Availability Zones

Availability Zones are one of the most arbitrary designed domains in a cloud. In a large-scale cloud, they could be multiple data centers in the same geographical area, while in a smaller cloud they could be separate data halls in the same data center or separate racks in the same data hall.

Ultimately, because it has no set physical analogue, an Availability Zone becomes a fancy way of defining a failure domain. What this allows you to do in your cloud design is define an Availability Zone to best suit how you want your users to to separate resources for resilience against failures.

Availability Zones are a logical abstraction for partitioning a cloud without knowing the physical infrastructure. They can be used to partition a cloud on arbitrary factors, such as location (country, data center, rack), network layout, or power source.
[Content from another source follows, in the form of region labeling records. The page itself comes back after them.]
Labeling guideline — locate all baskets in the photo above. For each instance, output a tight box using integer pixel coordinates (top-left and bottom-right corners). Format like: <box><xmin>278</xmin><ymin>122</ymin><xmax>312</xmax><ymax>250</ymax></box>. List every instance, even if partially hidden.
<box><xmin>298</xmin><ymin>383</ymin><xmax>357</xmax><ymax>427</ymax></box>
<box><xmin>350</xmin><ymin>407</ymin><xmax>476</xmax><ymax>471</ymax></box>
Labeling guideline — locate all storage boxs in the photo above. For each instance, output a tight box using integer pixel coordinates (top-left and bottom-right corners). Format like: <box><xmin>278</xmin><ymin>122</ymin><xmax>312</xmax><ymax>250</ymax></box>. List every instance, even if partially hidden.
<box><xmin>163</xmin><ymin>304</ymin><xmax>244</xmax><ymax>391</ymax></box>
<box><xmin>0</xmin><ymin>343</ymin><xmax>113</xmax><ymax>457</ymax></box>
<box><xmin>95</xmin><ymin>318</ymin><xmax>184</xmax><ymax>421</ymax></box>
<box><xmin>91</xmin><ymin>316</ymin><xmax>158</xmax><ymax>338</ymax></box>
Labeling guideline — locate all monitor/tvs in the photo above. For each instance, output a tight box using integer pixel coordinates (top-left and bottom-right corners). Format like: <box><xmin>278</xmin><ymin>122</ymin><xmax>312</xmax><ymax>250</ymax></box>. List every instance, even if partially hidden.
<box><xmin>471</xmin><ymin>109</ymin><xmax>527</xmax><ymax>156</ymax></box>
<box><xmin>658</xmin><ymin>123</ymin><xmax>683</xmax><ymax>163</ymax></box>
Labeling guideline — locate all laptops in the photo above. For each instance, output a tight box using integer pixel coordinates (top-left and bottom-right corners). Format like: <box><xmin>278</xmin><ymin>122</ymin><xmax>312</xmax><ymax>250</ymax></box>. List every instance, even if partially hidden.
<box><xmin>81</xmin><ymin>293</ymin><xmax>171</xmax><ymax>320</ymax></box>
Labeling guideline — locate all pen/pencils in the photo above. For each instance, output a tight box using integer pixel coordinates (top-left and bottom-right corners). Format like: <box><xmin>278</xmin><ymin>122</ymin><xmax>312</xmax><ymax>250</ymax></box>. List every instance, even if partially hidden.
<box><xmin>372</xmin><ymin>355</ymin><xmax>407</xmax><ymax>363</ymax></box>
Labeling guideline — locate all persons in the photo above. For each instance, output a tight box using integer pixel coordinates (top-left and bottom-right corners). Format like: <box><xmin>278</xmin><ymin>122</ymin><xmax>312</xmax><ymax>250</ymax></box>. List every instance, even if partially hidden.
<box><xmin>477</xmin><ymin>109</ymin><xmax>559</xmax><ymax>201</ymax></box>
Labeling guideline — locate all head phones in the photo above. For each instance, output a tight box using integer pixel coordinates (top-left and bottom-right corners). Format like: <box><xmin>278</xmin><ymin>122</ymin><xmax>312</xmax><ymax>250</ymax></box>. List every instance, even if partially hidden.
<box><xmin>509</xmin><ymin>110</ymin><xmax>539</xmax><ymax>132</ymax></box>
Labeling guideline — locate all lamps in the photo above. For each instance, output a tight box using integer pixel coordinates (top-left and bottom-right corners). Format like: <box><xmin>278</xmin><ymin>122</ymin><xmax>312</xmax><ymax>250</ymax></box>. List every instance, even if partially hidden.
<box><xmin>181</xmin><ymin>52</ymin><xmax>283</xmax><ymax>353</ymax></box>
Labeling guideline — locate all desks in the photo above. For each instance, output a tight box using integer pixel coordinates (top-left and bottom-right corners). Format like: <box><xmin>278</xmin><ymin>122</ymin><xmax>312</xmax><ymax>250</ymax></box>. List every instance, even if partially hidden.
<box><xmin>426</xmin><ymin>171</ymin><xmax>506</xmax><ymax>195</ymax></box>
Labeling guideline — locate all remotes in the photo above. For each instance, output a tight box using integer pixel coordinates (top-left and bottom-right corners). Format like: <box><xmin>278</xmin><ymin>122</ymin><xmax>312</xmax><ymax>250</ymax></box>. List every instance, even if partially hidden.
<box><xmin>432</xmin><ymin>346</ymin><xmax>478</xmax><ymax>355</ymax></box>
%%{ init: { "theme": "default",
            'themeVariables': {
            "fontSize": "20px"
             },
            "flowchart": { "curve": "basis", 
            "nodeSpacing": 80, 
            "rankSpacing": 160
             } } }%%
flowchart TD

%% Node Defs
    CLD(<div style="padding: 1em; font-weight:bold;">Cloud</div>)
    REG1(<div style="padding: 1em; font-weight:bold; box-shadow: 0px 0px 10px 5px #356ba280;">Region</div>)
    REG2(<div style="padding: 1em; font-weight:bold;">Region</div>)
    AZ11(<div style="padding: 1em; font-weight:bold;">Availability</BR>Zone</div>)
    AZ12(<div style="padding: 1em; font-weight:bold;">Availability</BR>Zone</div>)
    AZ21(<div style="padding: 1em; font-weight:bold;">Availability</BR>Zone</div>)
    AZ22(<div style="padding: 1em; font-weight:bold;">Availability</BR>Zone</div>)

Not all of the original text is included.